All the connectivity options are here including Wi-Fi, & bluetooth 4.2 LE and Panasonic’s mobile app has to be my absolute favorite with full manual control over video recording. There are some little gems as well like the ability to rack focus by just choosing up to 3 focus points as well as the speed, and allowing the camera to perfectly rack focus between them. One new feature and something impossible to find in other cameras in this range is 10bit 4k internal recording. It does limit you to 30p so I don’t use it but it would be great for those of you shooting log or doing green screen work.

But things are not perfect and there are a few things you should keep in mind. By far the worst part about the GH5 is the autofocus system and in a way, that’s a great thing. Many filmmakers simply do not use AF at all and even those who do will find it acceptable after some tweaking. Additionally, it is an aspect of that camera that can (and should) be improved over a firmware update. For point to point focusing, the system is fast and accurate and even the servo mode was good enough to use for tracking in photo mode. But the video autofocus tracking unfortunately is well behind Sony’s newest cameras and the dual pixel system in Canon cameras. While I find those systems to be reliable enough when used on a gimbal or when tracking a bride down the aisle, I did not find the GH5 to be reliable enough to use in any professional environment or whenever accuracy is important. And while I personally am not a user of log profiles, it is disappointing to see them locked behind a very convoluted $99 paywall that requires waiting days for a shipped package only to enter an unlock code. Thankfully the initial shipping delays and stock issues seem to be gone.

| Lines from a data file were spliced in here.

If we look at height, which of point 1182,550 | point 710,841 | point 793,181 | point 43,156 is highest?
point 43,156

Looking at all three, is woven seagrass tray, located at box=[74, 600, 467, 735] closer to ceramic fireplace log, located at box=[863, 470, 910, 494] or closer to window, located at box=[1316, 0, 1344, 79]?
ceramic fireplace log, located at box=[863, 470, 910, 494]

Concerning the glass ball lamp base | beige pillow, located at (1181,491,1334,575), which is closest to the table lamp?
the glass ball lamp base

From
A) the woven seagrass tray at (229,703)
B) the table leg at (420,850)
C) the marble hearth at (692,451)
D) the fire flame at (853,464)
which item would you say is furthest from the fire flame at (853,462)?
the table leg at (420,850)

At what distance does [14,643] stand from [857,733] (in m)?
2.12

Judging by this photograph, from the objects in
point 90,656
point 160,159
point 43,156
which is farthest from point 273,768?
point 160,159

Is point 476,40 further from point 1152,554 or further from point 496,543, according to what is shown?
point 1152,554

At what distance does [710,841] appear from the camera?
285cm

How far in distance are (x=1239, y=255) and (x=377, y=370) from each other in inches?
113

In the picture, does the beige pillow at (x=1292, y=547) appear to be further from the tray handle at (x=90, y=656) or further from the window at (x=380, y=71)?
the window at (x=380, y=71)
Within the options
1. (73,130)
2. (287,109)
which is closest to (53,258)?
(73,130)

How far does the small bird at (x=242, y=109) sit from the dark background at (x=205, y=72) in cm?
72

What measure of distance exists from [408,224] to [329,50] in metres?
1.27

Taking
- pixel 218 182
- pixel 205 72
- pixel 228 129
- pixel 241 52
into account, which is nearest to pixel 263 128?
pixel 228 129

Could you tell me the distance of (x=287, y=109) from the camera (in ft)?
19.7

On the photo side things have improved a bit as well. You can now shoot at 12fps and you can even pull a 6k JPEG image from video shot at 30fps. The same 4k photo mode is still around but now you can pull those 8mp jpegs at up to 60fps. The shutter goes to a full 1/8000 second like most professional cameras. Performance suffers at high ISO due to the smaller sensor and photo shooters would be better off looking at other options, but for general use, the GH5 is extremely capable. The autofocus system has been upgraded to 225 points, and although the all of these points are contrast based, it was exceptionally quick and locking and rarely had hunting issues. Tracking worked decently well for most subjects but was still less accurate and slower than some other systems. Focus stacking post focus

Overall the Panasonic GH5 was more than a typical upgrade. It really in a revolution for compact video cameras in a way that cannot be overstated. This powerful camera takes filmmaking seriously and any filmmaker should take the GH5 seriously. While every other camera in this market, including the Sony A7SII and 5D Mark IV, comes with required workarounds to integrate them into your workflow, the Panasonic GH5 feels like it was created to fill all possible needs. Sure, it’s no A7SII in low light mostly due to the smaller sensor, but with an articulating touch screen, better ergonomics, amazing customization, 4k @ 60p, crazy slow motion, unlimited recording, dual card slots, better battery life, 10 bit video, and so much more, you should really consider how important it is to shoot at 25,000 ISO. For me, the Panasonic GH5 is the camera I was waiting for, well worth the $1,999 price tag, and flexible enough to navigate through a professional video shoot while still being compact enough for me to carry it unnoticed in a small bag on a trip to Disney World.